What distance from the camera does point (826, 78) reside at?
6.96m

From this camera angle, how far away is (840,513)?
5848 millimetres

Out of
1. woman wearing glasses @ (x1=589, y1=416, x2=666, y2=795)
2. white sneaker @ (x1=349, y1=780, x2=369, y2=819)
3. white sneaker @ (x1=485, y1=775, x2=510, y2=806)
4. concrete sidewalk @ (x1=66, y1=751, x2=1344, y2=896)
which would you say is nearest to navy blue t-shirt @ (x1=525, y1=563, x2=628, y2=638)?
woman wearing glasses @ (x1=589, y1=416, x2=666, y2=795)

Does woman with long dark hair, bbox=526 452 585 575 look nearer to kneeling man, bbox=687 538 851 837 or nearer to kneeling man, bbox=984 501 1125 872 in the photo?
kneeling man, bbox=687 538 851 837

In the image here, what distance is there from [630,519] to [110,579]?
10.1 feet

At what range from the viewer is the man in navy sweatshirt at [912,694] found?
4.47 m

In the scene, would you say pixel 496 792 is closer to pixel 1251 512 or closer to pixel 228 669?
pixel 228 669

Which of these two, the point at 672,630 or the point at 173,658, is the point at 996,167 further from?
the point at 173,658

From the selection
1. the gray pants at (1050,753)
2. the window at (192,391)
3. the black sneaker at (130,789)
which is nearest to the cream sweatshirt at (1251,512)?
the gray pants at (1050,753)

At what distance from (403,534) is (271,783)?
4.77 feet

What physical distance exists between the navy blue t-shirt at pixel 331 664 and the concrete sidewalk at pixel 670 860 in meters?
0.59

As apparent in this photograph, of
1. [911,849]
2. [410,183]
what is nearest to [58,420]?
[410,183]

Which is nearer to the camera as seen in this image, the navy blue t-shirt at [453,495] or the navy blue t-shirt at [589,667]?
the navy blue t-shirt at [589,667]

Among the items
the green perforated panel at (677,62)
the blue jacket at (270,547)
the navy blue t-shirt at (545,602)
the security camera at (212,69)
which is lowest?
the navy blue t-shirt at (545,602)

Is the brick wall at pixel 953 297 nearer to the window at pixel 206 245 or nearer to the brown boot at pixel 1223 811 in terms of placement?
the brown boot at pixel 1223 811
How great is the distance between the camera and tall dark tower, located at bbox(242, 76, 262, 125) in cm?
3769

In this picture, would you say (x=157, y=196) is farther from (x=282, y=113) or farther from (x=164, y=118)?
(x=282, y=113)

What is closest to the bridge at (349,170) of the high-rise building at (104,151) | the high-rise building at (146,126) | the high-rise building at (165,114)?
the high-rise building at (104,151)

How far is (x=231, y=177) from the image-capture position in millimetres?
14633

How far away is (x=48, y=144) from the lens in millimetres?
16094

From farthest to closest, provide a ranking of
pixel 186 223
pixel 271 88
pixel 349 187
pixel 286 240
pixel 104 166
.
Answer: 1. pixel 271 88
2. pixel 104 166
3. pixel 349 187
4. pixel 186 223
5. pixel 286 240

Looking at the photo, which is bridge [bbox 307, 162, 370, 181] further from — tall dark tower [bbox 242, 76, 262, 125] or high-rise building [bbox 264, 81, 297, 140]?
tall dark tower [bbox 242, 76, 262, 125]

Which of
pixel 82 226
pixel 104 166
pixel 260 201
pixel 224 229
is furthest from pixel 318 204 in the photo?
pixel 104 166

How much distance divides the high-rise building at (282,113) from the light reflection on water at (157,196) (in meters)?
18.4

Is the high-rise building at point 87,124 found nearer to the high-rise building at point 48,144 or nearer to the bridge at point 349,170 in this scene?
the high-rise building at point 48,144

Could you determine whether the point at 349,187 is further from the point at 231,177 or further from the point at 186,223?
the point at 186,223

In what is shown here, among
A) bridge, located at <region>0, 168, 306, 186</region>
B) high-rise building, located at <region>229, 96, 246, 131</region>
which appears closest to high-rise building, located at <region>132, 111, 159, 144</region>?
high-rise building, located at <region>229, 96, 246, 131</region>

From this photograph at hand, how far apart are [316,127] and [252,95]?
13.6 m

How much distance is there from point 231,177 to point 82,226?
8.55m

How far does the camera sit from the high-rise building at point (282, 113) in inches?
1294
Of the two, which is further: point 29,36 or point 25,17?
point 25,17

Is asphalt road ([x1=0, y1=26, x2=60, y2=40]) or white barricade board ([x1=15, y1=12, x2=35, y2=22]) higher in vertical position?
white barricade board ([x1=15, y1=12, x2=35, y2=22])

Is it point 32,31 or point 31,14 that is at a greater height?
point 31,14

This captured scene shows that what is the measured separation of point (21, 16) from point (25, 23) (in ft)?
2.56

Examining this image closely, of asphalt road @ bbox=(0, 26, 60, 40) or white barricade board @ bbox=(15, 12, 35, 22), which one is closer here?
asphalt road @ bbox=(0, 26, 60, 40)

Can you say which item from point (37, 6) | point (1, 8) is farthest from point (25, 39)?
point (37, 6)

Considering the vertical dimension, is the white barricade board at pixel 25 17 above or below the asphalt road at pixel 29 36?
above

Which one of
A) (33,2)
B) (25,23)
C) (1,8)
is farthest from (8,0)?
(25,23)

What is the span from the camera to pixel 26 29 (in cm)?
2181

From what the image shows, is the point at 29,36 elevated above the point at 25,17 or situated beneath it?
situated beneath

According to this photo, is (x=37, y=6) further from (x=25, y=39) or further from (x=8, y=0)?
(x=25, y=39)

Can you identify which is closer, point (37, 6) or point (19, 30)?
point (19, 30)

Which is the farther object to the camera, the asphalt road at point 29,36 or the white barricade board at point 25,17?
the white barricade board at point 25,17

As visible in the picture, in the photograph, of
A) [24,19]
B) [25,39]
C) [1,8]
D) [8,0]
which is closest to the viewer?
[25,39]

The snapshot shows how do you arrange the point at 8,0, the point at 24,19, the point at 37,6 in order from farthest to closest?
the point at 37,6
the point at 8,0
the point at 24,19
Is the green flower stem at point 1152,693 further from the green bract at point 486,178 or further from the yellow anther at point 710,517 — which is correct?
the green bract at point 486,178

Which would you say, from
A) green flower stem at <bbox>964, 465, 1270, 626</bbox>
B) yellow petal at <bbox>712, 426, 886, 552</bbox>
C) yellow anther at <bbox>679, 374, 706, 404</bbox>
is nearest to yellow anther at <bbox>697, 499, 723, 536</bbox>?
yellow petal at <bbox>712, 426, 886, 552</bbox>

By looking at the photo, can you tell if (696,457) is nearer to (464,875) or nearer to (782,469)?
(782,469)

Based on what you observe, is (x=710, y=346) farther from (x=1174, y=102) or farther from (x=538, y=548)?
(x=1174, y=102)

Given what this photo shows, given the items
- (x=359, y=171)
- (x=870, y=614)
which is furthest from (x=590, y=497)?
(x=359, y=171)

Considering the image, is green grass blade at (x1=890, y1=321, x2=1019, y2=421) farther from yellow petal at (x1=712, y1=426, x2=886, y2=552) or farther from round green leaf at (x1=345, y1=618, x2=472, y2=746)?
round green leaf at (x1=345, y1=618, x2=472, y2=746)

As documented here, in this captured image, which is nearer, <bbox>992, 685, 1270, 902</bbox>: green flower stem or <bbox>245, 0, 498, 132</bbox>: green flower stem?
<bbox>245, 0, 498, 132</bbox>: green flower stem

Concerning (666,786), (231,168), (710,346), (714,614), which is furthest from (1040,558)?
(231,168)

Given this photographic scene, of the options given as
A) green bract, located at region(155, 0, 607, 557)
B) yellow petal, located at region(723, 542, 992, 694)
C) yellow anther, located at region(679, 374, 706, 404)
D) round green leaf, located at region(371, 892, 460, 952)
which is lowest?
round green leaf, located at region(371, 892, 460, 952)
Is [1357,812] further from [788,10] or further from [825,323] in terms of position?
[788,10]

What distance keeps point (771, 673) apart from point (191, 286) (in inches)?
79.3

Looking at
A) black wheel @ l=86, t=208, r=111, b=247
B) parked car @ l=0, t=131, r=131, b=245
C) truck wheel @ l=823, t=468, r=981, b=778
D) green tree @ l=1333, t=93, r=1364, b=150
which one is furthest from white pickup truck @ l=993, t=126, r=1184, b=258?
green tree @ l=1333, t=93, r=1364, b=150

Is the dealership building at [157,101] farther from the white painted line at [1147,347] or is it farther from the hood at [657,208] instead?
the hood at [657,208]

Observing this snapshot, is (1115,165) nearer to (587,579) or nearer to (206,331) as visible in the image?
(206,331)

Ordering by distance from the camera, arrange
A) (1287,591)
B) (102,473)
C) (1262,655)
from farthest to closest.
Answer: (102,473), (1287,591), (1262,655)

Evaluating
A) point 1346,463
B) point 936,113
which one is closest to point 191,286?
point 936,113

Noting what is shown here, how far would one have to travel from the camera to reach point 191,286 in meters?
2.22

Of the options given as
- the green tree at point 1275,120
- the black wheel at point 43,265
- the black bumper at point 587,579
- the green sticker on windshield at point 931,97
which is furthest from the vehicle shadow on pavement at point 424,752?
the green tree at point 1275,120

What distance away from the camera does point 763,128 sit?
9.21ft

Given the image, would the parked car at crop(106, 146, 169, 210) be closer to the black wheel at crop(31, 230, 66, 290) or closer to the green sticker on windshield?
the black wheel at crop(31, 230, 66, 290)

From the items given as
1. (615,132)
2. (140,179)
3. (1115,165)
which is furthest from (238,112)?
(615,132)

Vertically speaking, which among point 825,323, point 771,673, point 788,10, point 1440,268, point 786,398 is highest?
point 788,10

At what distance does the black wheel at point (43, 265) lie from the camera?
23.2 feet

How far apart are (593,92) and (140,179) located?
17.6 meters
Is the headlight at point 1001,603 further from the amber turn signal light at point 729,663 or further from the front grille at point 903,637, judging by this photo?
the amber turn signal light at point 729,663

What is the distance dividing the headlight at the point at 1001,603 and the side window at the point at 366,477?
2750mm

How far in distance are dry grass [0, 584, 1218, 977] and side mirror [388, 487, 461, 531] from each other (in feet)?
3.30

▶ _Task instructions_
Find the line containing "What distance away" in the material above. Print it and every line after it through the end, exactly and only those.

▶ _Output below_
What distance away from the camera does point 763,128 sit?
9.21ft

Given the image, would the parked car at crop(106, 146, 169, 210) be closer to the black wheel at crop(31, 230, 66, 290) or closer to the green sticker on windshield?
the black wheel at crop(31, 230, 66, 290)

From the items given as
1. (615,132)
2. (140,179)
3. (1115,165)
which is furthest from (238,112)?
(615,132)

Vertically speaking, which among point 825,323, point 771,673, point 788,10, point 1440,268, point 786,398 is highest?
point 788,10

At what distance does the black wheel at point (43, 265) lie from the camera?
23.2 feet

How far apart are (593,92) and (140,179) located?
17.6 meters
Is the headlight at point 1001,603 further from the amber turn signal light at point 729,663 or further from the front grille at point 903,637, judging by this photo?
the amber turn signal light at point 729,663

What is the distance dividing the headlight at the point at 1001,603 and the side window at the point at 366,477?
2750mm

How far in distance are dry grass [0, 584, 1218, 977] and side mirror [388, 487, 461, 531] from each other (in feet)?
3.30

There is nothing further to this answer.